Written request
Pull out every line of the data that contains the string "shaded", matching its case exactly.

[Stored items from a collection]
=======
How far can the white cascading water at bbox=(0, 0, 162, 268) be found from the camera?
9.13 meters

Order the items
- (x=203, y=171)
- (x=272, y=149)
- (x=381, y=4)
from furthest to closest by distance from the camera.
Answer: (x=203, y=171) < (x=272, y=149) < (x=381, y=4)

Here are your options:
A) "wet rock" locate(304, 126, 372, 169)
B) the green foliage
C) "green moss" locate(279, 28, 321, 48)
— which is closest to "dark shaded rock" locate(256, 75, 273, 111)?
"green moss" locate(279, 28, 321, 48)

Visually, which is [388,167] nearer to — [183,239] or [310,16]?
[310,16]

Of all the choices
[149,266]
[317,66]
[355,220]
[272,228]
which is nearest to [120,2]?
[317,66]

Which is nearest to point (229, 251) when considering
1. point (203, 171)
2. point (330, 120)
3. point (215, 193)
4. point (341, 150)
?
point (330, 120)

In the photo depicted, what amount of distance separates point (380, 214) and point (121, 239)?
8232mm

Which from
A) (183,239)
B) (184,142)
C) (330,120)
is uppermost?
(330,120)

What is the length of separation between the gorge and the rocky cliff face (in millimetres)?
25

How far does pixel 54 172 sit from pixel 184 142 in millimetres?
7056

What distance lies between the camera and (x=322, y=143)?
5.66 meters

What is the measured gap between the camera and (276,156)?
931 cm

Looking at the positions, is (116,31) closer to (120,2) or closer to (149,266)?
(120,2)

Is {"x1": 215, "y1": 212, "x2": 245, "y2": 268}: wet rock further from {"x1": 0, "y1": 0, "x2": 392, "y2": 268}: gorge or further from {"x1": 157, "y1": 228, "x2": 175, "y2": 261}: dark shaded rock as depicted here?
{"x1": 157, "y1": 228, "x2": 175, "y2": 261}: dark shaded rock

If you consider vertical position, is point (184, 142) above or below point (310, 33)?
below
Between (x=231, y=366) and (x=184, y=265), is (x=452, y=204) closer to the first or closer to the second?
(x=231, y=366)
=======
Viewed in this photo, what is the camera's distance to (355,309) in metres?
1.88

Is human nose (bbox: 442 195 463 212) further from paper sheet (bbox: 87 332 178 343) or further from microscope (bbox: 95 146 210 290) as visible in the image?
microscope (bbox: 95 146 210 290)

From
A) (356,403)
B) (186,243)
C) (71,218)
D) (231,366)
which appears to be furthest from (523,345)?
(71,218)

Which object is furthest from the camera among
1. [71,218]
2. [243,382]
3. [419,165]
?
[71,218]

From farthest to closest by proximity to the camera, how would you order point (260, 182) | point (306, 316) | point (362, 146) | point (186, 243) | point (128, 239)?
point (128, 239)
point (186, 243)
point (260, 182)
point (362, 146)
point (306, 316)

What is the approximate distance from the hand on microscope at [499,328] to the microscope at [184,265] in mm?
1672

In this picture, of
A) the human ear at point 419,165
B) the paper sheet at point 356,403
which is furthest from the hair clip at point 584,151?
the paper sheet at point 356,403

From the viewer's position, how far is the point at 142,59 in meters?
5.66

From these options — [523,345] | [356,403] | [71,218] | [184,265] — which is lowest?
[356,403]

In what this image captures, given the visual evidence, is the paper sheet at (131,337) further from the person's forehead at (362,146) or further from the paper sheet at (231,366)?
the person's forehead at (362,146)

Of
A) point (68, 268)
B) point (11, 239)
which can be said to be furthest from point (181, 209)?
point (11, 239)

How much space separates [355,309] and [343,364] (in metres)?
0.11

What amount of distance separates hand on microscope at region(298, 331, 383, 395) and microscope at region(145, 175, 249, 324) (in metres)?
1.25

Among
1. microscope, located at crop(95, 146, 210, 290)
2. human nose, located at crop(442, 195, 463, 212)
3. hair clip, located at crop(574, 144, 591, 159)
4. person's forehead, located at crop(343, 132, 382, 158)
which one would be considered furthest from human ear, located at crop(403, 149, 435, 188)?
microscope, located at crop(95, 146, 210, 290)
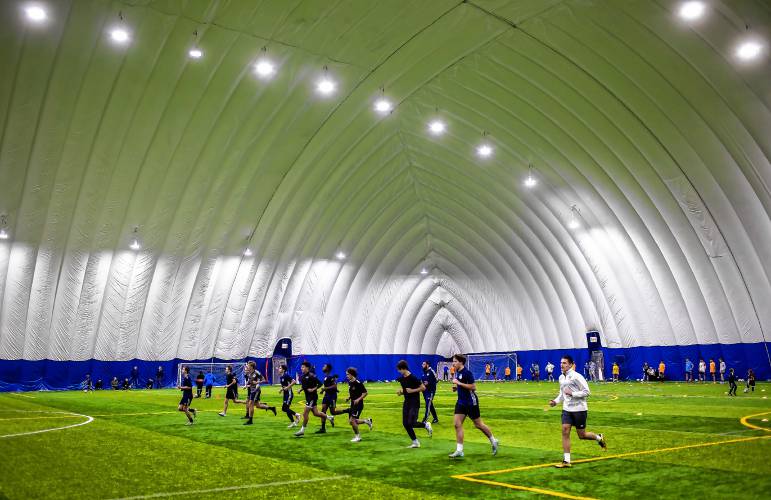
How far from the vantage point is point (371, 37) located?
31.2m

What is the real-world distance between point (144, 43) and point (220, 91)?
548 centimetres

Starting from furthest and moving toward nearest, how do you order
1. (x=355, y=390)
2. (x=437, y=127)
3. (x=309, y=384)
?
=======
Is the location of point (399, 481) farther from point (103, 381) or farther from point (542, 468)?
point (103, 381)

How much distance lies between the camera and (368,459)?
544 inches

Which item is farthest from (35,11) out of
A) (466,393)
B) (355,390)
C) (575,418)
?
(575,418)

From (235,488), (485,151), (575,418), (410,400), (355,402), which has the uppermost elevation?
=======
Solved exercise
— which is closest to "dark shaded rock" locate(256, 75, 273, 111)?
Is {"x1": 215, "y1": 212, "x2": 245, "y2": 268}: wet rock further from {"x1": 0, "y1": 0, "x2": 392, "y2": 268}: gorge or further from {"x1": 157, "y1": 228, "x2": 175, "y2": 261}: dark shaded rock as depicted here?
{"x1": 157, "y1": 228, "x2": 175, "y2": 261}: dark shaded rock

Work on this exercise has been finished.